Honolulu has committed to the planting of 100,000 trees across O‘ahu by 2025 and increasing the city’s urban tree canopy coverage from 23% – 35% by 2035. These efforts demonstrate Honolulu’s commitment to Kākou (inclusiveness) when it comes to trees.

Trees, or their absence, can define a community’s character and the level of community pride. Data and personal experiences demonstrate that there are some communities today that are underserved with respect to community forestry. Climate change poses additional urgency to address gaps in the community forests, as they help mitigate hotter temperatures and changing rainfall and wind patterns.

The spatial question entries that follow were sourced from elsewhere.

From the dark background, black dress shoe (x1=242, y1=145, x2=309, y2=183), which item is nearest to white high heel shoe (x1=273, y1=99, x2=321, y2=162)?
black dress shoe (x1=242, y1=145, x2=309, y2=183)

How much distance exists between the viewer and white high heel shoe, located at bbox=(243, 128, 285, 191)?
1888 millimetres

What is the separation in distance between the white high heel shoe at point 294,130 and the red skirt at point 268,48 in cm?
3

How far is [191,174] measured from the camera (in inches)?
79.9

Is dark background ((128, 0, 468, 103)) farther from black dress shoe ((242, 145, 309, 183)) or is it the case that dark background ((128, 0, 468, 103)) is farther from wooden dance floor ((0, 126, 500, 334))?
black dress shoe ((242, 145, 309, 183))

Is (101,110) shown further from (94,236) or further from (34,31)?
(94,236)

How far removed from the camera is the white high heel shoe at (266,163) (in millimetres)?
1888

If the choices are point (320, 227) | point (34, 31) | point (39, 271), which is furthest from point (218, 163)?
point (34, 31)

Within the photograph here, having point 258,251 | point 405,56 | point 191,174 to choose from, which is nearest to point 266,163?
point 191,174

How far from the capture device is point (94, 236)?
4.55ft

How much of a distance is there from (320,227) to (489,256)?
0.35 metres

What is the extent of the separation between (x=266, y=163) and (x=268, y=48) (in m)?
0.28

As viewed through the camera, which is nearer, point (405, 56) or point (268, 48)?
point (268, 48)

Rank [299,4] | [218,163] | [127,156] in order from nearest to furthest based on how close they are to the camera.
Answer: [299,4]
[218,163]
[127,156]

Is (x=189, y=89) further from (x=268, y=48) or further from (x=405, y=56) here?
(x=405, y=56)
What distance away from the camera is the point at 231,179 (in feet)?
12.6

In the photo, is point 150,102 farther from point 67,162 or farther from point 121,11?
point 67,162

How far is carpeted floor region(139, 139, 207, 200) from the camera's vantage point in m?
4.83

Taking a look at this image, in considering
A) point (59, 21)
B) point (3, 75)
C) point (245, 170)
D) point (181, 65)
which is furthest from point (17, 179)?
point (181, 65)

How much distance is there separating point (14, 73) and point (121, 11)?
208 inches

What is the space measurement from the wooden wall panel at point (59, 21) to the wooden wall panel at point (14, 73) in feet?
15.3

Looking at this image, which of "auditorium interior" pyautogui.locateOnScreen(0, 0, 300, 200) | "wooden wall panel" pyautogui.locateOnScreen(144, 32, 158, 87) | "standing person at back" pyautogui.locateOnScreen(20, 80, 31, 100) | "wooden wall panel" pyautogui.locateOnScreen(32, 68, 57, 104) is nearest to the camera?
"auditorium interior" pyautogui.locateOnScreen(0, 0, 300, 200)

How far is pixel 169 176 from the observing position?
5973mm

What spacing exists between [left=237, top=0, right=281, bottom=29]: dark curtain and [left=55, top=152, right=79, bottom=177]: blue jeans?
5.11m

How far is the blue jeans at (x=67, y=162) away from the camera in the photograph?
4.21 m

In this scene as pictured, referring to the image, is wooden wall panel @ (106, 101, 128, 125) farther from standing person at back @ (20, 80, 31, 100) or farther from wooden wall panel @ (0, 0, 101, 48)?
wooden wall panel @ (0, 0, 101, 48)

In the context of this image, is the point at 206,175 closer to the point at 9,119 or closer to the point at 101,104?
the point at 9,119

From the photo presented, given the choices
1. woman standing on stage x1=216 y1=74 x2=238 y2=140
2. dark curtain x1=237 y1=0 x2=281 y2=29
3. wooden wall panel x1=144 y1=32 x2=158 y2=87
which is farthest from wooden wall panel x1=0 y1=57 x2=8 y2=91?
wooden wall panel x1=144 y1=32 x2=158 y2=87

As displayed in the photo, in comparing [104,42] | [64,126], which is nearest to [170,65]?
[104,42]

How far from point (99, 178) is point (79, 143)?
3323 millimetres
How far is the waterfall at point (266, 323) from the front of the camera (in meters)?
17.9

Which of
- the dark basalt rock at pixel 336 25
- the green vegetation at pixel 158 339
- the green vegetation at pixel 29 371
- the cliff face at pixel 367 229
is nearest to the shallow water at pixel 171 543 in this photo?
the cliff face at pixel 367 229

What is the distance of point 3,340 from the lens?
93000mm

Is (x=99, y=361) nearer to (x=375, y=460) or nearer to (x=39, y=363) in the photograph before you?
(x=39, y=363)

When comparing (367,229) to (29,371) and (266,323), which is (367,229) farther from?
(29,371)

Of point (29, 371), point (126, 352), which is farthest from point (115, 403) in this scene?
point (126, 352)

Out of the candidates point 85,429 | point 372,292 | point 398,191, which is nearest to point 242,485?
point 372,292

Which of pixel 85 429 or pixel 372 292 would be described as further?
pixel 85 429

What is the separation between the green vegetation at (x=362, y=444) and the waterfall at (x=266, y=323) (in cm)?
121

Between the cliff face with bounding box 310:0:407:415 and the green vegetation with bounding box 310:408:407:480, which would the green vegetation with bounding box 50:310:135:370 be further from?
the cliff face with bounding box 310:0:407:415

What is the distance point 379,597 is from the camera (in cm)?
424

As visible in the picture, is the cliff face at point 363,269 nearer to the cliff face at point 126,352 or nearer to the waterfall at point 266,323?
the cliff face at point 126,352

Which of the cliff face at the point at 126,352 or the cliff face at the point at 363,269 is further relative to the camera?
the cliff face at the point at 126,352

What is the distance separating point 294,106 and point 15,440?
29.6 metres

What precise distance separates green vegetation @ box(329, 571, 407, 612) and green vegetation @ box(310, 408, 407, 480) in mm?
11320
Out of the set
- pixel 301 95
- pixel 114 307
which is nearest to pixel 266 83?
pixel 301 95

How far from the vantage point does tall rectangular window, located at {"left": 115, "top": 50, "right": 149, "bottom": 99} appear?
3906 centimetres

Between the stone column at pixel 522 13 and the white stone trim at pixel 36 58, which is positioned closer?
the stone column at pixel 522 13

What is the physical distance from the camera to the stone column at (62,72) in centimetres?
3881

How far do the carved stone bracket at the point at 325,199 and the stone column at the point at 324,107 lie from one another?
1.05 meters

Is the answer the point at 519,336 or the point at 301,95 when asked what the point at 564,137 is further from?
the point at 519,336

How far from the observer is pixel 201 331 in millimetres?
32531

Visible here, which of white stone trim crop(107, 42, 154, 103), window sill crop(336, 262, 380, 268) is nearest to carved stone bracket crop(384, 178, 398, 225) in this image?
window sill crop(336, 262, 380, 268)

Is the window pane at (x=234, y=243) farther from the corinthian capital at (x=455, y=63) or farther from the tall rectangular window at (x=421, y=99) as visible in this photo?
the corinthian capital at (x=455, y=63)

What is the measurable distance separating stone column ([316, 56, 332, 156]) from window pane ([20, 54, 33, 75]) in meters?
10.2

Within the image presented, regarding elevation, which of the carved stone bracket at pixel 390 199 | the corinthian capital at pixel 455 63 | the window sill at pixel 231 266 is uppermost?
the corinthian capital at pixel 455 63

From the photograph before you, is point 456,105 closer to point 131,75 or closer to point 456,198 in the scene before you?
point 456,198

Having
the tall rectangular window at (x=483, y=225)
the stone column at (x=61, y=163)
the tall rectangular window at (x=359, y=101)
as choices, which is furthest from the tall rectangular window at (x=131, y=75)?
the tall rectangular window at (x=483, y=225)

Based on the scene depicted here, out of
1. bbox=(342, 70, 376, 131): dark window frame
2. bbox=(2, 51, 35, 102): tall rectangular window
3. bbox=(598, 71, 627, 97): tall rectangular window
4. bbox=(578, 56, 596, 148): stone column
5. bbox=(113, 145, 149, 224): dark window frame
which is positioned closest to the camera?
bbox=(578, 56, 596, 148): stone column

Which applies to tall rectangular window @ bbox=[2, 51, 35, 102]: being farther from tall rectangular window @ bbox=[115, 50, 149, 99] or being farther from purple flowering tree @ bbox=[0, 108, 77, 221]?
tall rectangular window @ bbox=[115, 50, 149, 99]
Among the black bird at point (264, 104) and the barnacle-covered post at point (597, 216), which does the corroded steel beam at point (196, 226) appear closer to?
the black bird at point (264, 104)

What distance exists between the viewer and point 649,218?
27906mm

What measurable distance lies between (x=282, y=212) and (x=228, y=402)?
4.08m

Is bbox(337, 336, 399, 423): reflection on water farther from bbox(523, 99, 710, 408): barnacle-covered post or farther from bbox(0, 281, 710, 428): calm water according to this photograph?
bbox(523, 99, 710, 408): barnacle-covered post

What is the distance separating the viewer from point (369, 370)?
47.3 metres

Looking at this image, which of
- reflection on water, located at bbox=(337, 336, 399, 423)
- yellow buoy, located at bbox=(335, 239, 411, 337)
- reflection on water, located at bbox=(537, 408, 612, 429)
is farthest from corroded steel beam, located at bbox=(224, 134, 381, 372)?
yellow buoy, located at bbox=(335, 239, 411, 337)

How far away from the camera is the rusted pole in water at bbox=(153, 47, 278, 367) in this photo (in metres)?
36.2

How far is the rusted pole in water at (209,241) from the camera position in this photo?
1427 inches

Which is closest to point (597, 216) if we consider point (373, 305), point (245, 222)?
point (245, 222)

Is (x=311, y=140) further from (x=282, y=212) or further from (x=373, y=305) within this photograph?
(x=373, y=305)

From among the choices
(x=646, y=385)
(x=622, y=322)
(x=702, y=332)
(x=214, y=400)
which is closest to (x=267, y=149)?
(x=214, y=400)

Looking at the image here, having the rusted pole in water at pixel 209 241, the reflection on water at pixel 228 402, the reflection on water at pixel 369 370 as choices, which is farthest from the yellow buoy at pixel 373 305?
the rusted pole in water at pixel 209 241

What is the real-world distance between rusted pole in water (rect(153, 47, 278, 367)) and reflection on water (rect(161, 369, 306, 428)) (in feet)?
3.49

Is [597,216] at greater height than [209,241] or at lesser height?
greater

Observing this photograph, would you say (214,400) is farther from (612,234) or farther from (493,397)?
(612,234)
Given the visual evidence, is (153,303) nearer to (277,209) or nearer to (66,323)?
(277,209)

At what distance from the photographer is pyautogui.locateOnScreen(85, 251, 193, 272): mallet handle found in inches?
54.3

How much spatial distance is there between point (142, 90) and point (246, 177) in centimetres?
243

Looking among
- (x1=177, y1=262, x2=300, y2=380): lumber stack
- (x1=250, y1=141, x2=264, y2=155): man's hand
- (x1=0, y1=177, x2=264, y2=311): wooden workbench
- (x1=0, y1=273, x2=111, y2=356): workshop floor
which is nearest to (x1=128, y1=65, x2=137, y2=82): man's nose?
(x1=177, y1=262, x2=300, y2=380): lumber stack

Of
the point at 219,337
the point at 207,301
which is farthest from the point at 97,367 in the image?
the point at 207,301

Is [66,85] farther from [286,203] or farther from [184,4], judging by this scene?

Data shows us Hawaii’s climate is getting warmer, and here on O‘ahu, we are slowly losing our tree canopy. If we are going to be a more resilient community and thrive as a people, we need to embrace the goal of planting 100,000 new trees by the year 2025. I think the members of our community, both young and old, will embrace this initiative as it benefits the health of our residents and our planet.

Kirk Caldwell

Former Mayor of Honolulu


Trees in urban areas –  inside communities, neighborhoods, parks, and business districts – are critical for more than just comfort and commerce: trees provide social, economic, and environmental benefits that include heat mitigation, energy savings, air pollutant removal, stormwater, and soil erosion management, wildlife habitat, increased property value, food for sustenance, stress reduction, improved learning and concentration in schools, and improved health and productivity. Trees also directly address climate change by both absorbing and sequestering carbon pollution and providing shade from increasing heat. In fact, trees are more than just wonderfully beautiful friends; they are also very hard workers. Trees are one of the few pieces of infrastructure that accrue or increase in value with time. These environmental workhorses are critical public and private assets, and it is important to maintain accurate information on their condition for asset management and to provide opportunities for new plantings.